Two weeks ago, I talked about visiting Michelangelo’s magnificent sculpture of Moses during my recent trip to Rome. That Sunday I took my book of Michelangelo’s art with me to the Children’s Faith Formation classes to show Moses to them. When I mentioned that the sculpture was made of marble, an eight-year-old boy said, “I thought it was white chocolate”. 

The sculpture recreates the moment when Moses came down from Mount Sinai and found the people of Israel worshiping the Golden Calf which was the false idol they had made in Moses’ absence. Moses is seated, extremely angry. His right hand protects the stone tablets containing the Ten Commandments. His left hand, with throbbing veins and tense muscles, appears to be holding back from violent action. Moses could not hold back for long and, as Exodus tells us, “Moses’ anger burned, and he threw the tablets down and broke them on the base of the mountain” (32,19).

Today I am talking about this crucial moment in Salvation history because the event of the Golden Calf and the breaking of the tablets of the covenant by Moses foreshadowed the need for a new covenant. God, through the prophet Jeremiah, precisely makes the promise of the new covenant as we heard in today’s first reading.

In Exodus, God proposes a covenant to the people of Israel, based on the keeping of God’s Law, summarized in the Ten Commandments. The people accepted the covenant and Moses splashed on the people the blood of the sacrificial victims. Moses went up the mountain to receive the tablets of the covenant.   

Moses stayed on the mountain for forty days. Before his return, the people got tired of waiting and asked his brother Aaron to make them a god, an image to worship. Aaron makes the Golden Calf. It is surprising to learn that the people of Israel almost immediately broke the covenant. They broke the most fundamental commandment of the Law of God by committing idolatry. Their sin violated the covenant at its core. 

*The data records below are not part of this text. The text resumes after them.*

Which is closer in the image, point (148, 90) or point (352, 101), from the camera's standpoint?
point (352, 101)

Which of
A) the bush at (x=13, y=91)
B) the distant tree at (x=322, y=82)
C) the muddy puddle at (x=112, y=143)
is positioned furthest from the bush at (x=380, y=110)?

To understand the sin of the people we need to keep in mind that they were still under the power of original sin. In addition, they were still spiritually young, confused, and uninstructed in the Law of God. So much had taken place in their lives and so quickly that the external events that surrounded their election as God’s chosen people had not yet sunk into their hearts and minds. They needed some training before God would take them to the Promised Land; forty years until all that generation died in the desert.

The popular chant for Good Friday, “Were you there when you they crucified my Lord?” helps us reflect on what we would have done if we had witnessed the Lord’s crucifixion. Similarly, we can wonder, “Were you there when they worshiped the Golden Calf?” The Church, all of us believers, today are the people of Israel of the new covenant. Thanks be to God that we are not under the power of original sin. Some of us Christians, though, have not let the external events of our Baptism and Confirmation sunk into our hearts and minds. Some of us need more spiritual training to be able to walk in the Law of God and one day be admitted in the Promised Land of heaven. The letter to the Hebrews todays tells us that even the Son of God needed some training in obedience. That training was necessarily through suffering. We cannot expect less.

All along God knew the spiritual weakness of the people of Israel. For that reason, God promised the new covenant. That new covenant needed to be based on God’s mercy alone, not on our own merits. The old covenant foreshadowed the new covenant. God’s grace, God’s mercy, and the adoption of the people as children of God was manifested already in the old covenant.

The promise of the new covenant was fulfilled on the Lord’s passion. On the eve of his death, the Lord claims to fulfill Jeremiah’s prophecy. We hear those words at each mass: “This is the chalice of my blood, the blood of the new and eternal covenant”. Let us humbly ask the Lord to grant us his grace to allow the things that happen externally in the sacraments to penetrate our hearts and minds to be faithful to his covenant.